--- PROBLEM REQUIREMENTS ---
Each line starting at the one that contains "Urdu Poetry Attitude: Parveen" and ending at the one that contains "ファミリーマート 高砂五丁目店" must be returned exactly, and the rest of the listing is left out.

--- EXTRACTED DATA ---
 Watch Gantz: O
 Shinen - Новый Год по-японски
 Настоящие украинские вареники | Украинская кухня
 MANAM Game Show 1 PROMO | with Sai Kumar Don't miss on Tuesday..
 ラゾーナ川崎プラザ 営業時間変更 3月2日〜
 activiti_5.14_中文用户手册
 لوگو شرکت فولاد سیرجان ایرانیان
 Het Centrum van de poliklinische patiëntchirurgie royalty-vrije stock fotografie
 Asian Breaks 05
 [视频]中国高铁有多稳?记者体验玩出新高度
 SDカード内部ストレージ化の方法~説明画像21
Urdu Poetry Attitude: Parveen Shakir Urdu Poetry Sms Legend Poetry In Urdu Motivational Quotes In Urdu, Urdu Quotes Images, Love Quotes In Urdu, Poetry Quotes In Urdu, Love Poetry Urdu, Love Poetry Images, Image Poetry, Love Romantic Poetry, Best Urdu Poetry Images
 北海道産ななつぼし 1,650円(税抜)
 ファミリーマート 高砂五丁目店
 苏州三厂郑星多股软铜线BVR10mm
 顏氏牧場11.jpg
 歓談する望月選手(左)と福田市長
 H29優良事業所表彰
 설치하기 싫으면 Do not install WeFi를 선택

---

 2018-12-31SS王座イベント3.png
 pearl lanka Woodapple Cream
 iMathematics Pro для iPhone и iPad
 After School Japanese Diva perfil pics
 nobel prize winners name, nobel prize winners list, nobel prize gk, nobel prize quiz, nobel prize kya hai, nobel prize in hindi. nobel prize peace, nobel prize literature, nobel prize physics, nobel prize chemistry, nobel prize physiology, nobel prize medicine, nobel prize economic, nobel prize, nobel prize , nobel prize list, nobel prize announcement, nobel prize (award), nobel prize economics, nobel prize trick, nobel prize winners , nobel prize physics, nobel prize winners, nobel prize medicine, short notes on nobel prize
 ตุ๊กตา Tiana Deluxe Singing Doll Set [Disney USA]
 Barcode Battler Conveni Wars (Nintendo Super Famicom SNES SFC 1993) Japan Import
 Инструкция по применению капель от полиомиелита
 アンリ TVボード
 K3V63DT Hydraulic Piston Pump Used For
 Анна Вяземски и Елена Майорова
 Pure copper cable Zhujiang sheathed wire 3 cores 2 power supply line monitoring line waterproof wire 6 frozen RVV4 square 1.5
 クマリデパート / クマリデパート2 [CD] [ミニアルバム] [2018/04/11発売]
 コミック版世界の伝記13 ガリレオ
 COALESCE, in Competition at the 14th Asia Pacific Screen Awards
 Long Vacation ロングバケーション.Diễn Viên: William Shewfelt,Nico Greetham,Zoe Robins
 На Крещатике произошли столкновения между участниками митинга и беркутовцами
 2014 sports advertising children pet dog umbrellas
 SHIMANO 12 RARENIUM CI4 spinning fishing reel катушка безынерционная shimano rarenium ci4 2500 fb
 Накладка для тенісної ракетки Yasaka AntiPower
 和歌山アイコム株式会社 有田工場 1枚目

--- ANSWER FOR THIS EXERCISE ---
Urdu Poetry Attitude: Parveen Shakir Urdu Poetry Sms Legend Poetry In Urdu Motivational Quotes In Urdu, Urdu Quotes Images, Love Quotes In Urdu, Poetry Quotes In Urdu, Love Poetry Urdu, Love Poetry Images, Image Poetry, Love Romantic Poetry, Best Urdu Poetry Images
 北海道産ななつぼし 1,650円(税抜)
 ファミリーマート 高砂五丁目店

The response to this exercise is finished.